In turn, Sanford hopes to “improve the health and well-being of the communities we serve and strengthen our impact in healthcare delivery and value,” Krabbenhoft said in the news release.

Baumgarten provided a variety of reasons for why hospitals are going down the M&A road.

“Hospital systems are still setting growth as their chief strategic goal — in multiple dimensions: total revenues, geographic reach, facilities and patient counts,” Baumgarten said via email. “Some are rethinking the size of their footprint in inpatient facilities and making new investments in small facilities (such as Ascension). Some are rethinking their strategy for locating outpatient services (like Fairview and HealthPartners) and concluding that it’s not efficient to have a clinic every five miles and are closing some of those facilities.”

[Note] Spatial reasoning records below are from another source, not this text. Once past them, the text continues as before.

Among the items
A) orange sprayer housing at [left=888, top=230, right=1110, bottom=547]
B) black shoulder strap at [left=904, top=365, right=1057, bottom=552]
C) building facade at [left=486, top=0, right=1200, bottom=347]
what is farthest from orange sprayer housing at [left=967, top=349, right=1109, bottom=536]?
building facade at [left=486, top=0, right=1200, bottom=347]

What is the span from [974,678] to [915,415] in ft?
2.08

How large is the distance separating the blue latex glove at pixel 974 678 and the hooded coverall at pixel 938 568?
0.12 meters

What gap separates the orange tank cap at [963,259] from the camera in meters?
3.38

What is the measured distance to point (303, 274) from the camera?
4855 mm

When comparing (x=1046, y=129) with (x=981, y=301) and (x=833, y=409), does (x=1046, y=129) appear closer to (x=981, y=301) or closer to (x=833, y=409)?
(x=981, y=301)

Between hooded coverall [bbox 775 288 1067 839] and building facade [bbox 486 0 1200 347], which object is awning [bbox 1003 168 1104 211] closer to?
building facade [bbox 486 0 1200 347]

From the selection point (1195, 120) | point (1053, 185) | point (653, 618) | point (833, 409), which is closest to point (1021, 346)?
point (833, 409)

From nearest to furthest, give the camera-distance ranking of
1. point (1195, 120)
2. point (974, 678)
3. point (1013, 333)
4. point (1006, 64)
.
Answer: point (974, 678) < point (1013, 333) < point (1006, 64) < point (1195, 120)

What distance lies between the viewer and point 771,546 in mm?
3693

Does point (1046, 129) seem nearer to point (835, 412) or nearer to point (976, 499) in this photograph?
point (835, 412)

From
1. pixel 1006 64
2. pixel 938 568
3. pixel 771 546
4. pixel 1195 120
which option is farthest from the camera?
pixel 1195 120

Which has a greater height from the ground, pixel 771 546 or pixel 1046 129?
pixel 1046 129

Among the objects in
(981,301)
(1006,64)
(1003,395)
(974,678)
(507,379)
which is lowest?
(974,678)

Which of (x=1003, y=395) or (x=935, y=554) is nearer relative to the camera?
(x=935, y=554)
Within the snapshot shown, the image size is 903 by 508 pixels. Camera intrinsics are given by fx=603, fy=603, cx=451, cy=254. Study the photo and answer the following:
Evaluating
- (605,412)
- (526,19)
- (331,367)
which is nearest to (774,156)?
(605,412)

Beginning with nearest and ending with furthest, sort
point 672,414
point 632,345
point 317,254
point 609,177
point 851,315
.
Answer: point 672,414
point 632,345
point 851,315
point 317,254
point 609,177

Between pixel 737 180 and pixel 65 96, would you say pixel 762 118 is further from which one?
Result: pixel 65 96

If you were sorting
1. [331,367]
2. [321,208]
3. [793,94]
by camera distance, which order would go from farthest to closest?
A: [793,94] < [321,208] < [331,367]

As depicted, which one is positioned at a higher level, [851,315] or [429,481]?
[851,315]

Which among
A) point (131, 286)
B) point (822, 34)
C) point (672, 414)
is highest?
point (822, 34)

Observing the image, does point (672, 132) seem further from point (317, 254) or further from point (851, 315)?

If all goes to plan, the combined health system will be headquartered in Salt Lake City, with corporate offices in Sioux Falls, South Dakota. For the time being, both organizations will operate under their current names. The merger is expected to close next year, pending federal and state approvals.

The latest merger news from Sanford Health, the largest nonprofit rural health system in the nation, comes after a failed attempt last year.

The system announced plans to merge with West Des Moines, Iowa-based UnityPoint Health in June 2019 but by November, the plans fell through, according to the Sioux City Journal.